Table of Contents
About this Study
This paper conducts a systematic and rigorous study on emulation-based mobile app testing as to the fidelity of test results, as motivated by its huge advantages and side effects compared to testing apps on physical devices. Leveraging a custom-built virtualized testing infrastructure with its physical counterpart at scale, we identify the key aspects contributing to test result discrepancies to be specific system add-ons and corrupted regional ecosystems, rather than commonly believed factors such as heterogeneous hardware and general customizations. These findings lead to practical solutions that boost the testing fidelity by effectively managing conflicts among stakeholders at both the emulator and app levels. We hope that our infrastructure, experiences, and enhancements will foster a more viable mobile ecosystem by making app testing more accurate, affordable, and scalable.
Artifact Release
We have released the anonymized failure data associated with our paper in this github repository.
The anonymized failure data are collected from our physical and device farms over a three-month period.

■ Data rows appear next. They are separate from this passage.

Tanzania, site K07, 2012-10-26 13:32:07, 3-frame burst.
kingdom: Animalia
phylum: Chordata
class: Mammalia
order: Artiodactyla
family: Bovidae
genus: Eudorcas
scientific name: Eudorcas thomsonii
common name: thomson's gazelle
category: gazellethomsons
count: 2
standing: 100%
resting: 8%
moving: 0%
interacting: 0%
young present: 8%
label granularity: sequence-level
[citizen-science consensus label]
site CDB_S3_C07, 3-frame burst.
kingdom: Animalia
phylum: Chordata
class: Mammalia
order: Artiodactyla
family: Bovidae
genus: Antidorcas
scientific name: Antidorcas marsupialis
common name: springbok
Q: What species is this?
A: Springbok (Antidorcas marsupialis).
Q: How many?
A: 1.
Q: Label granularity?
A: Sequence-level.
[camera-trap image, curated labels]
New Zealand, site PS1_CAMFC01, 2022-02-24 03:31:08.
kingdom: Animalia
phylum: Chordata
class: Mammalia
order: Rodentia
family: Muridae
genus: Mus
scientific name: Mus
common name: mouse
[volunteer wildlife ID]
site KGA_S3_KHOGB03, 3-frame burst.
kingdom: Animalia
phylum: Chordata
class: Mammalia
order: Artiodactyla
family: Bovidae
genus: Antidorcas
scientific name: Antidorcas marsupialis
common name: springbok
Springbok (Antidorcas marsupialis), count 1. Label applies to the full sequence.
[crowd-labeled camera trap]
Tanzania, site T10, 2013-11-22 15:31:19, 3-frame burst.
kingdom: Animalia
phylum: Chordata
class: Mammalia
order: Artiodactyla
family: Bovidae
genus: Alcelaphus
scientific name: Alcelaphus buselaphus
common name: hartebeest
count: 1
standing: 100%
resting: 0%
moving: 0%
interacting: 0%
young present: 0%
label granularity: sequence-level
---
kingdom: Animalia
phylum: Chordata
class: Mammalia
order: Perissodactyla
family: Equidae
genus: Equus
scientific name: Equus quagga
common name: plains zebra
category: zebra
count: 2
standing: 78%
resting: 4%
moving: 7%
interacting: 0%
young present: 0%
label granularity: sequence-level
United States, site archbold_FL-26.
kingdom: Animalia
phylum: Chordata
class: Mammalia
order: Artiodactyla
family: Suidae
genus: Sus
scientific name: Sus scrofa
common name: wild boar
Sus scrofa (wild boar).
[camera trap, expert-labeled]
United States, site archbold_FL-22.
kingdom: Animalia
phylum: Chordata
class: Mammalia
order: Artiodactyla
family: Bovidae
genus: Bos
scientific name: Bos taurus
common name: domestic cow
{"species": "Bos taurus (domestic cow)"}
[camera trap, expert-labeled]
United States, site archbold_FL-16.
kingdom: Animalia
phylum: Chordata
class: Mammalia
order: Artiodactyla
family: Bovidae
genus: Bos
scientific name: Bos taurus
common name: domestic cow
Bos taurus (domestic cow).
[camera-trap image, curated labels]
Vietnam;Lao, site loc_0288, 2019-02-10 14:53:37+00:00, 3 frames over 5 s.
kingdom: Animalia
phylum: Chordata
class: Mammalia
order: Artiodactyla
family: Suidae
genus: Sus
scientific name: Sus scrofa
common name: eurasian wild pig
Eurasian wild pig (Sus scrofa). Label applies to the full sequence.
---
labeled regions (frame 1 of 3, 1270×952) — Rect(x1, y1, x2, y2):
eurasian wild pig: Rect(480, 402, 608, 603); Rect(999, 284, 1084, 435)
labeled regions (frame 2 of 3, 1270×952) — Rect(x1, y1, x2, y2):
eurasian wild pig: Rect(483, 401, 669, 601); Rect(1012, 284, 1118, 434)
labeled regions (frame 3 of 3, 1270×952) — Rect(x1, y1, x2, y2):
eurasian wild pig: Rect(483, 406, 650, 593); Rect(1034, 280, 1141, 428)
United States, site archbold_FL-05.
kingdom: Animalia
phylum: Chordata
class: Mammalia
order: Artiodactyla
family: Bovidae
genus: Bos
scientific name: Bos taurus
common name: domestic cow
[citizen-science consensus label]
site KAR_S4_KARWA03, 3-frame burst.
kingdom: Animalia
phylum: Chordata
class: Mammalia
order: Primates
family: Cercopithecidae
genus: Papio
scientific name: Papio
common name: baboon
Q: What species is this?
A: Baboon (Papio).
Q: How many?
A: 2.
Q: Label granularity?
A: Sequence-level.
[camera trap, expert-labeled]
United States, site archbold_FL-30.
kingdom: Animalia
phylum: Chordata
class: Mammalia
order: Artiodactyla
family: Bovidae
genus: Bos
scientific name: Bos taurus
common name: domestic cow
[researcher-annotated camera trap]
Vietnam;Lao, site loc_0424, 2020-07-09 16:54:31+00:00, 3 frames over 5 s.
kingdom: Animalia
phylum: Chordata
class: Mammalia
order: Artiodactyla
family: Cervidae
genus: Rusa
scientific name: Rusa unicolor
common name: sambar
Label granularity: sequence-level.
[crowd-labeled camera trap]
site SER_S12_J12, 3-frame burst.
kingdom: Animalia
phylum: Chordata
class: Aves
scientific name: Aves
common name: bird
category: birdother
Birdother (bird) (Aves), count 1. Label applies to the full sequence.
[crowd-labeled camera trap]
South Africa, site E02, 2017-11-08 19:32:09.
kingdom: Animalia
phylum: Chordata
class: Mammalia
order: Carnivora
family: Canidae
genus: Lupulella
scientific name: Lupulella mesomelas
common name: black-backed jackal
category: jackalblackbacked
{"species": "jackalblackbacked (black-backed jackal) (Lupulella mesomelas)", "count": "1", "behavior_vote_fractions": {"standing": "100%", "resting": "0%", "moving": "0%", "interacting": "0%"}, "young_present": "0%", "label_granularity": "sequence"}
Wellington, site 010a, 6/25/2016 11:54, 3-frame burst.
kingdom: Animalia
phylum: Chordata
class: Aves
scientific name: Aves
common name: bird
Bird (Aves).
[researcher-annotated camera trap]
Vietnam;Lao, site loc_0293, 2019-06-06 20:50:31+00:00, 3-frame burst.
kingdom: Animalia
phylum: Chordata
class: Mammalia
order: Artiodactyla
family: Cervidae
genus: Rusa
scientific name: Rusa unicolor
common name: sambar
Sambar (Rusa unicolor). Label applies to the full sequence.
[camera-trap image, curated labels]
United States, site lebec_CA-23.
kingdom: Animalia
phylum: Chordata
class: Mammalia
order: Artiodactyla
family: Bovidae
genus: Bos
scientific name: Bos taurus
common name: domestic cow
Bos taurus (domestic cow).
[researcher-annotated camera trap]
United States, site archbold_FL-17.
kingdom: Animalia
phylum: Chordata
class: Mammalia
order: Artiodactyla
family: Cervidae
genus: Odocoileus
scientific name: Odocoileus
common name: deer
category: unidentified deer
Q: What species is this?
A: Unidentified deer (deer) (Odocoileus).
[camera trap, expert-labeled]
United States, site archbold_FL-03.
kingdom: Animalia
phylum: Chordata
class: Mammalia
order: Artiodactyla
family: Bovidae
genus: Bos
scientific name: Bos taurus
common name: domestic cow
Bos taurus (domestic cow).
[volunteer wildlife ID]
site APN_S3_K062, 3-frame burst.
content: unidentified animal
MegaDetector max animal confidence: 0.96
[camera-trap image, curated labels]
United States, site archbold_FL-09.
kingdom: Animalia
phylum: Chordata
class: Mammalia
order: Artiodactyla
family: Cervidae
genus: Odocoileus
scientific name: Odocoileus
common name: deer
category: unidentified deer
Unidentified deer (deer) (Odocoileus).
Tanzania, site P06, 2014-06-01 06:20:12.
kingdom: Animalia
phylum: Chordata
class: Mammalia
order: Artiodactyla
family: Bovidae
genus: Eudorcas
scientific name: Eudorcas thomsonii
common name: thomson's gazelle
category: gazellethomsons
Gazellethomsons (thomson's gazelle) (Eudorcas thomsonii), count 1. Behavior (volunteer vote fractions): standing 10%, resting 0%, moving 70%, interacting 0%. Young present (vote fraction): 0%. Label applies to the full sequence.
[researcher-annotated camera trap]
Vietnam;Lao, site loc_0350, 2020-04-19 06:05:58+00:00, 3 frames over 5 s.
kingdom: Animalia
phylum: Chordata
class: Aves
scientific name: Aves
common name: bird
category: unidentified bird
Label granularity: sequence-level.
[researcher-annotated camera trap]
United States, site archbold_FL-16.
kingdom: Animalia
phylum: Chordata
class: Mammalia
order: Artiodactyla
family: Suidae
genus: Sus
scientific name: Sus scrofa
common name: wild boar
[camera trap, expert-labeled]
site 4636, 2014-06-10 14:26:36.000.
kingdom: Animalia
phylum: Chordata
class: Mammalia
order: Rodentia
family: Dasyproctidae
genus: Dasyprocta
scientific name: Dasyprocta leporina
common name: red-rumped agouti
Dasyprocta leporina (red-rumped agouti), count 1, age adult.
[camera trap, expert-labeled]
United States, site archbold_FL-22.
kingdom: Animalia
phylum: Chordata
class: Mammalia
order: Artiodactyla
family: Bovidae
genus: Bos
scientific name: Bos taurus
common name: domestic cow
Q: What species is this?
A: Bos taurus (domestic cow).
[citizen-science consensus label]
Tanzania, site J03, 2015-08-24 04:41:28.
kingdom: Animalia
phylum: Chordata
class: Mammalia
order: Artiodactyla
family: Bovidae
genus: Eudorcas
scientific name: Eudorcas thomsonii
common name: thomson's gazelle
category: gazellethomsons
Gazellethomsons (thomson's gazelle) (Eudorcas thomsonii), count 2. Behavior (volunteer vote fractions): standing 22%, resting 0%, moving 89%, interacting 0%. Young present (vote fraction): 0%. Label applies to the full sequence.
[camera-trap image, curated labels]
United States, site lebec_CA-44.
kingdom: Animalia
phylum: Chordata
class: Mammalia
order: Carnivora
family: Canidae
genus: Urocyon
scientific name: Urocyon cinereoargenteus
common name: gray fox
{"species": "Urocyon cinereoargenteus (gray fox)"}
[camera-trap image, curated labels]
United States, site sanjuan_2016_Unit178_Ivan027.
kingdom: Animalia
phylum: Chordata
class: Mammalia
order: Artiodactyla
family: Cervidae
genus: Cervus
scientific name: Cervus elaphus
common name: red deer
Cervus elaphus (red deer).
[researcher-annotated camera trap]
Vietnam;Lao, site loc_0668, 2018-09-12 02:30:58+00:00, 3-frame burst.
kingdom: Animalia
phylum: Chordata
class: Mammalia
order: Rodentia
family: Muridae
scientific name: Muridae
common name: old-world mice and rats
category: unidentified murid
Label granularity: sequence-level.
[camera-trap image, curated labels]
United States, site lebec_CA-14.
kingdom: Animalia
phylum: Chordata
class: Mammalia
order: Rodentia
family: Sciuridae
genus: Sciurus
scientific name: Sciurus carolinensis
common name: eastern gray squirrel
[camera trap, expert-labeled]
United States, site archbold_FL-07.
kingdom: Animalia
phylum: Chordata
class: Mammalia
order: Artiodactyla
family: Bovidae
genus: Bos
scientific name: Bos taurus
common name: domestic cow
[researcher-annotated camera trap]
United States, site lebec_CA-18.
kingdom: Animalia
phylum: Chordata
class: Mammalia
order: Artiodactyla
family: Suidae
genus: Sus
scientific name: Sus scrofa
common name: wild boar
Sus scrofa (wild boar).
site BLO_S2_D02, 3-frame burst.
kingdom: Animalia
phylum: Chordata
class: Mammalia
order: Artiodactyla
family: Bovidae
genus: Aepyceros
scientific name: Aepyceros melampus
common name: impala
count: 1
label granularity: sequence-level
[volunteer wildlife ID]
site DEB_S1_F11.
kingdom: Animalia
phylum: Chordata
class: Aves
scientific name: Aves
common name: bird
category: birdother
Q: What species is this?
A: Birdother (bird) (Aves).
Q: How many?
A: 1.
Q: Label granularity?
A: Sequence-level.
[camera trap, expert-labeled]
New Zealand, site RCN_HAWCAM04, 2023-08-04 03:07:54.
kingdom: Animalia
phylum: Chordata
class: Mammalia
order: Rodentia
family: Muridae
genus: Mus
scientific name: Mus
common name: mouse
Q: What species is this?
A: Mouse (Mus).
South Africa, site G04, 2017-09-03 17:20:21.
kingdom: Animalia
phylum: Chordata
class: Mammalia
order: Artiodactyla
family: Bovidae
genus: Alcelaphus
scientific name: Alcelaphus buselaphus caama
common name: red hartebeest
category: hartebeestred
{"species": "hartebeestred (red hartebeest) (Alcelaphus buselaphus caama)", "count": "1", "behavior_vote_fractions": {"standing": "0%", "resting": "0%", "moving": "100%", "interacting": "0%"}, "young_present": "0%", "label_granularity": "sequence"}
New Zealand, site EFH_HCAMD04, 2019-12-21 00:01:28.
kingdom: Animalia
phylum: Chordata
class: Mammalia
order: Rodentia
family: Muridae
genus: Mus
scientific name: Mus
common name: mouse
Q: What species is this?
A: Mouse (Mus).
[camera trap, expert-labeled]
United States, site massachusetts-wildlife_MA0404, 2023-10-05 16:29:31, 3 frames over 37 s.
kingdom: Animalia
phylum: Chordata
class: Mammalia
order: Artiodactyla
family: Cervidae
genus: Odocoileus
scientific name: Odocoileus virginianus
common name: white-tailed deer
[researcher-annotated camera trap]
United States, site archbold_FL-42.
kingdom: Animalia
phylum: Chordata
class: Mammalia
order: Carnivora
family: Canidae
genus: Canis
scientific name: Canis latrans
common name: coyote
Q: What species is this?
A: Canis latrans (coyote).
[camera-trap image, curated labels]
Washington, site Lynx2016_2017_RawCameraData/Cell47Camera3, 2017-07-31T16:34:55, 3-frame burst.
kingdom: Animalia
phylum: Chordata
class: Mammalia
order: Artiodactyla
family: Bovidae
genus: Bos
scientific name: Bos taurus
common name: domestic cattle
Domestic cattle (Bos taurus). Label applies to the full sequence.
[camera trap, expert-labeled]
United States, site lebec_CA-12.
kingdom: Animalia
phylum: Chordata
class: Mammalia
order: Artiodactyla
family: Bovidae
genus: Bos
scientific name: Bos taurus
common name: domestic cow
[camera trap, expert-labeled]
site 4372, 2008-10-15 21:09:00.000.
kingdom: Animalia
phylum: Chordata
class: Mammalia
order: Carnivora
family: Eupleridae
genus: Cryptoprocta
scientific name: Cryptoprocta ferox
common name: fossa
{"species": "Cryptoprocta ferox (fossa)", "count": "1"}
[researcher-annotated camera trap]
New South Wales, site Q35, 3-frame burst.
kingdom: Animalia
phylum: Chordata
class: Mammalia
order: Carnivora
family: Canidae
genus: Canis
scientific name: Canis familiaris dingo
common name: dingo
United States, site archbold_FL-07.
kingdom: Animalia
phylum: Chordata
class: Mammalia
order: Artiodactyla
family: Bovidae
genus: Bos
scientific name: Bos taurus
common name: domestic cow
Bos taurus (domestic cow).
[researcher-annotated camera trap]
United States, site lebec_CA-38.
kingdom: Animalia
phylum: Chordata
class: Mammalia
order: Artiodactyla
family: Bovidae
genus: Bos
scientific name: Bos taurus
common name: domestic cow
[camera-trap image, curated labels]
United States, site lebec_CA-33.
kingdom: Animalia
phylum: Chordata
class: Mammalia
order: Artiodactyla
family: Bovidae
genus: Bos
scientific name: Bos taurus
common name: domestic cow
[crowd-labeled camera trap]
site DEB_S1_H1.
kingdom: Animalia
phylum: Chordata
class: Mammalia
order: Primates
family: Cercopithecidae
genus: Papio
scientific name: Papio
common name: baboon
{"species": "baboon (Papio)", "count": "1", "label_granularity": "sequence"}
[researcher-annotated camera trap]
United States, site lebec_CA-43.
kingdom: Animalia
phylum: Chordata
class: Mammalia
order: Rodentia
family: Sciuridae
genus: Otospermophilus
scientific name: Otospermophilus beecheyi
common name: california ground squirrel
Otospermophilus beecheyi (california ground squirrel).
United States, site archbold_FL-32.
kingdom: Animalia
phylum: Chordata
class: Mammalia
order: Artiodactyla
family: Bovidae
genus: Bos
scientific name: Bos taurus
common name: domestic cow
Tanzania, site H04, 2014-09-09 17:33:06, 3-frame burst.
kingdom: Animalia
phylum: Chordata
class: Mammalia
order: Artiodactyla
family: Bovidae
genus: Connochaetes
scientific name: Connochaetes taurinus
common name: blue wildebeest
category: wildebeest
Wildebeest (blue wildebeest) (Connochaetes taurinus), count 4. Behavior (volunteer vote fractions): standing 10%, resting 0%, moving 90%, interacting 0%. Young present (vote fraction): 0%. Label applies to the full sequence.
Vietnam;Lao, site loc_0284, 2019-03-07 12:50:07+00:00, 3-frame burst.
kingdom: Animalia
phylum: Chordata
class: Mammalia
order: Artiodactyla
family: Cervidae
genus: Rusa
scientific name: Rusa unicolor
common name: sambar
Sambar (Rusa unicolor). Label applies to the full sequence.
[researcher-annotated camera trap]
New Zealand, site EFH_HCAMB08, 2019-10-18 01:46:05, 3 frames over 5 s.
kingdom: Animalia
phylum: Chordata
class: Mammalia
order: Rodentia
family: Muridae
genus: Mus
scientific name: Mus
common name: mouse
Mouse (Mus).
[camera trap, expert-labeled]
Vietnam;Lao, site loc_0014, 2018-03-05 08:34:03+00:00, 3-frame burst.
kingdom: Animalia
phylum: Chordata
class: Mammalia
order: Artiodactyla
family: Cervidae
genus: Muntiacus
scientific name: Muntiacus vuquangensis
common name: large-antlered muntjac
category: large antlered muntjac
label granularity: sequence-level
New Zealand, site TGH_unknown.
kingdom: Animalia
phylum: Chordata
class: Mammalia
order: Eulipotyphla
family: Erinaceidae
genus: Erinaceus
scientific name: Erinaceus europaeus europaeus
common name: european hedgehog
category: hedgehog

The failure data involves 5,918 physical devices as well as 5,918 virtualized devices running on ARM commodity servers.
Data Format
The data file is organized in .csv
format.
Each row represents a single failure scene, and detailed information (i.e. call stacks, device information) about the scenes is provided, in the format described in the table below.
Column | Description | Example |
---|---|---|
type | A number that labels failure type. Failures that belong to the same type have the same number. | 1 |
error | The triggered exception/signal of the failure | java.lang.NullPointerException |
reason | The descriptive message printed after the error | must not be null |
stack_frame | The call stack of the failure | [{‘file’: ‘app.java’, ‘method’: ‘badMethod()’, ‘line_number’: ‘10’}] |
thread_name | The name of the thread at fault | thread-1 |
failure_time | The unix timestamp at which the failure occurs, in seconds | 1640966505.0 |
app_id | The id of the failing app. They correspond to Table 1 of our paper. | 1 |
app_version | The version of the app, denoted by the date they are tested in our device farm. | 2022-01-01 |
device_brand | The brand of the failing device. For virtualized devices this is the brand of its physical device pair. | samsung |
device_model | The device model of the failing device. The model for our virtualized devices is ‘virt’. | samsung-model-1 |
android_version | The android version of the device. | 10.0 |
Failure Discrepancy Report
We have reported the root causes and solutions of the failure discrepancies mentioned in our paper to all the corresponding stakeholders, including phone vendors (e.g., Huawei, Honor, and Meizu) and hardware manufacturers (e.g., MediaTek). The complete list of our reported failures is provided below.
Index | Stakeholder | Description | Current State |
---|---|---|---|
1 | Huawei | Integer overflow during implicit conversions | Confirmed & Fixed |
2 | Meizu | Improper null-terminations of C/C++ strings in vendor modules | Confirmed & Fixed |
3 | Honor | Integer overflow during implicit conversions | Confirmed & Fixed |
4 | Huawei, Xiaomi | Deadlock in system server when accessing local media files | Confirmed & Fixed |
5 | Smartisan | Incorrect handling of page faults in the FUSE filesystem | Confirmed & Fixed |
6 | MediaTek | Errors in MediaTek’s GPU drivers | Confirmed |
7 | Samsung | Array index out of bounds in vendor modules | Confirmed |
8 | Graphics resource format inconsistency | Confirmed & Fixed |